* Problem to solve: Can you write out the whole listing below, copying every line with its wording, numbers and punctuation unchanged?

* Material supplied:
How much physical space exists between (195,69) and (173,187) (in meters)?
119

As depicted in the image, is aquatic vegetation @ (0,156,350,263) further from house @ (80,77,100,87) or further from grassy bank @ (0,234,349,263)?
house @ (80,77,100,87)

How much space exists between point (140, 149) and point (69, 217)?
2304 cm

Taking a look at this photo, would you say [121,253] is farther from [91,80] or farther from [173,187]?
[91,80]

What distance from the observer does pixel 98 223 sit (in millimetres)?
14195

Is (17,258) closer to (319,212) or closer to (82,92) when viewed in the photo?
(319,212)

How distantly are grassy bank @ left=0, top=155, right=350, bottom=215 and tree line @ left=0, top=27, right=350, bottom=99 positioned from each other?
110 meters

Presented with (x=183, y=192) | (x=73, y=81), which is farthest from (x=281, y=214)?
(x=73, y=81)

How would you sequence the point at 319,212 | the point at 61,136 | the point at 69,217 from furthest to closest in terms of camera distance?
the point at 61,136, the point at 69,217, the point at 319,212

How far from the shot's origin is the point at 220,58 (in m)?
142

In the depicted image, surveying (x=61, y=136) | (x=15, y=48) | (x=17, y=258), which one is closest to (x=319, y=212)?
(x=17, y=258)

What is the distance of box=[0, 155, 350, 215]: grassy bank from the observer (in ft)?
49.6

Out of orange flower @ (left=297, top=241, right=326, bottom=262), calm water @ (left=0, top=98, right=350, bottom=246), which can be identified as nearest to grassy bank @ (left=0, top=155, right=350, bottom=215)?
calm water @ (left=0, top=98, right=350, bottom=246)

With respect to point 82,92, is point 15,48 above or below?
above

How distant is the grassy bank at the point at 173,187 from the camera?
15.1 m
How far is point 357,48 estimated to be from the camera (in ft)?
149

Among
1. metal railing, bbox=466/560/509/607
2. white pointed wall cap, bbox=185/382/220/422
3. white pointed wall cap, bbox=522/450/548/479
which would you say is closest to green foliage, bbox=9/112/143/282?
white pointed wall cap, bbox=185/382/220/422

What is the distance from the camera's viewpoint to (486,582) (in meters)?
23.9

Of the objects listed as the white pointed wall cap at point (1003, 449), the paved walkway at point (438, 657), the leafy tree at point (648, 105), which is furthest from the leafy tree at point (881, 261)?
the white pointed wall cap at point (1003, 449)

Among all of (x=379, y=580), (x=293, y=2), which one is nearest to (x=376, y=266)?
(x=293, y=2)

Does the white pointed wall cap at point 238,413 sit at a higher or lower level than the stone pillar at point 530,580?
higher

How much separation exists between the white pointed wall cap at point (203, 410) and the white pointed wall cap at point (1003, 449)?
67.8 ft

* Written response:
How much physical space exists between (195,69) and (173,187) (in meters)?
119

As depicted in the image, is aquatic vegetation @ (0,156,350,263) further from house @ (80,77,100,87) or further from grassy bank @ (0,234,349,263)?
house @ (80,77,100,87)

How much space exists between point (140, 149) and point (69, 217)?
2304 cm

Taking a look at this photo, would you say [121,253] is farther from [91,80] or farther from [173,187]?
[91,80]

What distance from the observer does pixel 98 223 sit (in millimetres)?
14195

Is (17,258) closer to (319,212) or closer to (82,92) when viewed in the photo?
(319,212)

How distantly are grassy bank @ left=0, top=155, right=350, bottom=215 and tree line @ left=0, top=27, right=350, bottom=99 positioned from each other?
110 meters

Presented with (x=183, y=192) | (x=73, y=81), which is farthest from (x=281, y=214)?
(x=73, y=81)

How would you sequence the point at 319,212 | the point at 61,136 | the point at 69,217 from furthest to closest in terms of camera distance?
the point at 61,136, the point at 69,217, the point at 319,212

How far from the shot's origin is the point at 220,58 (in m)?
142

In the depicted image, surveying (x=61, y=136) | (x=15, y=48) | (x=17, y=258), which one is closest to (x=319, y=212)?
(x=17, y=258)

What is the distance of box=[0, 155, 350, 215]: grassy bank from the observer (in ft)?
49.6

Out of orange flower @ (left=297, top=241, right=326, bottom=262), calm water @ (left=0, top=98, right=350, bottom=246), which can be identified as nearest to grassy bank @ (left=0, top=155, right=350, bottom=215)?
calm water @ (left=0, top=98, right=350, bottom=246)

With respect to point 82,92, is point 15,48 above or below?
above

How distant is the grassy bank at the point at 173,187 from the camera?
15.1 m
How far is point 357,48 estimated to be from the camera (in ft)?
149

Among
1. metal railing, bbox=466/560/509/607
2. white pointed wall cap, bbox=185/382/220/422
3. white pointed wall cap, bbox=522/450/548/479
which would you say is closest to green foliage, bbox=9/112/143/282?
white pointed wall cap, bbox=185/382/220/422

What is the distance from the camera's viewpoint to (486,582) (in meters)?
23.9

Of the objects listed as the white pointed wall cap at point (1003, 449), the paved walkway at point (438, 657), the leafy tree at point (648, 105), which is furthest from the leafy tree at point (881, 261)?
the white pointed wall cap at point (1003, 449)

Among all of (x=379, y=580), (x=293, y=2), which one is nearest to (x=376, y=266)?
(x=293, y=2)

Does the white pointed wall cap at point 238,413 sit at a higher or lower level than the stone pillar at point 530,580?
higher

How much separation exists between the white pointed wall cap at point (203, 410) and the white pointed wall cap at point (1003, 449)?
67.8 ft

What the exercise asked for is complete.